Gene worked for Maxol and in a pet foods store before becoming a rep for Boots chemists. And when he had to come off the road at one point, in 1988, with the cabaret only on Friday and Saturday nights he took up selling insurance.
"I hated it – with a vengeance. But it wasn't long before things picked up again."
That was also when he discovered golf "the massive life wake up call".
He accepts people see him as a naturally funny man but still adds that going on stage isn't easy.
"Going on stage is a challenge. You don't know whether the people are going to laugh or not and you have got to get them laughing."
Gene's parents, Gerard and Molly, wanted to christen him Dominic but their priest had other ideas: "I went down to the church as Dominic but came back Eugene."
A pupil at first St Patrick's Primary School in Banbridge and then St Colman's College, Newry, he recalls: "From a very early age I was constantly getting in trouble for making cheeky remarks.

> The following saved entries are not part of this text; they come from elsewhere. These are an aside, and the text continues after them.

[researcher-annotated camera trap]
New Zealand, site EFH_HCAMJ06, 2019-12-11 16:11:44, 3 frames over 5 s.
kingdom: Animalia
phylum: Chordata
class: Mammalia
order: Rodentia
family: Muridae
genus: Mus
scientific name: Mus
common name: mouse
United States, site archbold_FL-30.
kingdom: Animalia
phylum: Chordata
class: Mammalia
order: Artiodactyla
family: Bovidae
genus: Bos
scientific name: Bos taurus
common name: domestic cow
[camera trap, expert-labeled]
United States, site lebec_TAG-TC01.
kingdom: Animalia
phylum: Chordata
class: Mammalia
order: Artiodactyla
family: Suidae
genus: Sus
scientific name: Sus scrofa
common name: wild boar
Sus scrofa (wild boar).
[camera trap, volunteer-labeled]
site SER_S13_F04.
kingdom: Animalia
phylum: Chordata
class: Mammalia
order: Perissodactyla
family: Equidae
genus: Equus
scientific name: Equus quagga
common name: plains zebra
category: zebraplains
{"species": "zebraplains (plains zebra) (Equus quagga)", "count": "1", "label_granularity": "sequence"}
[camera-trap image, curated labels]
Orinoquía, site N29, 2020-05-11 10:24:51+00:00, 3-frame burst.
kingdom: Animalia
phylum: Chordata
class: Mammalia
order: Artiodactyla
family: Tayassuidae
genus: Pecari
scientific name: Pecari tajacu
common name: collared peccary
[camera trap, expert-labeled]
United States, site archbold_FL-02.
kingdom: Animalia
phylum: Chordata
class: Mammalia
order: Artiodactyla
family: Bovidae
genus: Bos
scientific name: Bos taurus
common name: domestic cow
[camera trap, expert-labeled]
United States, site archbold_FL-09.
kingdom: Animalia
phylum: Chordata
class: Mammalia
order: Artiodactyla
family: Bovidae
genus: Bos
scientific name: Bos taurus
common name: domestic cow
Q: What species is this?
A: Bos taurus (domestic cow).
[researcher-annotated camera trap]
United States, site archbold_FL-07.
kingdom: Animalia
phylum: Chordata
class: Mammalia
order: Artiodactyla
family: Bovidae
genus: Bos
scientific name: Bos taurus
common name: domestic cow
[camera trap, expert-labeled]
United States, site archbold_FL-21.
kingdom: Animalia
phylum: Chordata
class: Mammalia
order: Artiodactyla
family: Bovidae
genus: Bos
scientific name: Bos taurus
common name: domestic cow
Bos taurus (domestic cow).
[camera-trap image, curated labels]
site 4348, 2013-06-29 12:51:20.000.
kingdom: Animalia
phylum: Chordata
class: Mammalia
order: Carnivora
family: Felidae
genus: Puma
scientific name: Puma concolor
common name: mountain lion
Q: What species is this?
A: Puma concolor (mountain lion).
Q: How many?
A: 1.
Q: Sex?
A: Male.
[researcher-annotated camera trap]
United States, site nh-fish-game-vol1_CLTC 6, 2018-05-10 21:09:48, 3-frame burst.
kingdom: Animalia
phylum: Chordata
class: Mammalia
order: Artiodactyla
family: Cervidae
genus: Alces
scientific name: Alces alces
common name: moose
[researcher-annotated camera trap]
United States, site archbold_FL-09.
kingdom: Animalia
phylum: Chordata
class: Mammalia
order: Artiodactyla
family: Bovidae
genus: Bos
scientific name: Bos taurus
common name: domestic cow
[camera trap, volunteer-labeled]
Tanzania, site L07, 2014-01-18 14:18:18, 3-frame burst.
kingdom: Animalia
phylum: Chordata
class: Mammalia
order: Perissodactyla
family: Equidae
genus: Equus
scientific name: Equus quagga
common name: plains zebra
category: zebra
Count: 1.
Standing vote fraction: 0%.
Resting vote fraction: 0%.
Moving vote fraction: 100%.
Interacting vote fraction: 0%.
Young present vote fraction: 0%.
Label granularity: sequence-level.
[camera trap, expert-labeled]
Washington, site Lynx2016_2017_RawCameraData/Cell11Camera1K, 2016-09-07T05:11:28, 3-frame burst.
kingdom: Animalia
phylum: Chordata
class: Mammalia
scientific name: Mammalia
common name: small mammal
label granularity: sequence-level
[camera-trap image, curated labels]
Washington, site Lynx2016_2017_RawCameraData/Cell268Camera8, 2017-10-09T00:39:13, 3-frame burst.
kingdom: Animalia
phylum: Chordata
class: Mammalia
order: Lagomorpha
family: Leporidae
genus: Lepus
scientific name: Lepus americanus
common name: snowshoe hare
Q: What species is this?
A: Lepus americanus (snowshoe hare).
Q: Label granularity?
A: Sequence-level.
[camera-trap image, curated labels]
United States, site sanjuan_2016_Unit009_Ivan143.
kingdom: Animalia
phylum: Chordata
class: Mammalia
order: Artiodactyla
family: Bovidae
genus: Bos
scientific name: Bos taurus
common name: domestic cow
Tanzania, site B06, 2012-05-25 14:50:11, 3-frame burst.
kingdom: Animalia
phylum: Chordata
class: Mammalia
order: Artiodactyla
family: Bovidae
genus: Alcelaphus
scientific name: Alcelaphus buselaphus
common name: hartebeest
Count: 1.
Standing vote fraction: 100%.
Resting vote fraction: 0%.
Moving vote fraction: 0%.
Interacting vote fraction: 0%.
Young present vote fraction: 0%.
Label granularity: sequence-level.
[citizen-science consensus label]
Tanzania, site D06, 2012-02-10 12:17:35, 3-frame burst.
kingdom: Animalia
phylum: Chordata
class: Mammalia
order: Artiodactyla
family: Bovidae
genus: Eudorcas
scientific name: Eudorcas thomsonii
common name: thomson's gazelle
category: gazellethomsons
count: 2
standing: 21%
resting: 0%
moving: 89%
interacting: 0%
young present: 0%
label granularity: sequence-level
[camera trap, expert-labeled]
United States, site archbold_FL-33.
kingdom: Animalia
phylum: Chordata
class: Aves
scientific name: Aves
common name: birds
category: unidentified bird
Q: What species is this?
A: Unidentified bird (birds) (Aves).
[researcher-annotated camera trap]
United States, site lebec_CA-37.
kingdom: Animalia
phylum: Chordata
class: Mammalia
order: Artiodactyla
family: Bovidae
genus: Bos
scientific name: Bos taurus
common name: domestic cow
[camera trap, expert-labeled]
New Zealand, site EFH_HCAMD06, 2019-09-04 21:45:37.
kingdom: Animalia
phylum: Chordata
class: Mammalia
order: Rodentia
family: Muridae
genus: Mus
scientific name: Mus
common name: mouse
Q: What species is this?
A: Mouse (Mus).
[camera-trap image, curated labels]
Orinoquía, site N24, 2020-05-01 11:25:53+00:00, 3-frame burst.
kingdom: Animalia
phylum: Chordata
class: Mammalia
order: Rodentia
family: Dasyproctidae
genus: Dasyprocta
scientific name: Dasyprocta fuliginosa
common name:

"My daddy and others found it very funny that I would be telling jokes I didn't really understand."
He is to join Cricket, Walker, Adrian Walsh and Clubsound anchor and broadcaster George Jones in a one-off show at the Grand Opera House in Belfast next March (22).
And the tour will also take in the McNeill Theatre in Larne (21) and the Riverside Theatre in Coleraine (23).
"Sure that's four months away," he says. "I will be fine. I also intend to get back to the golf by next summer."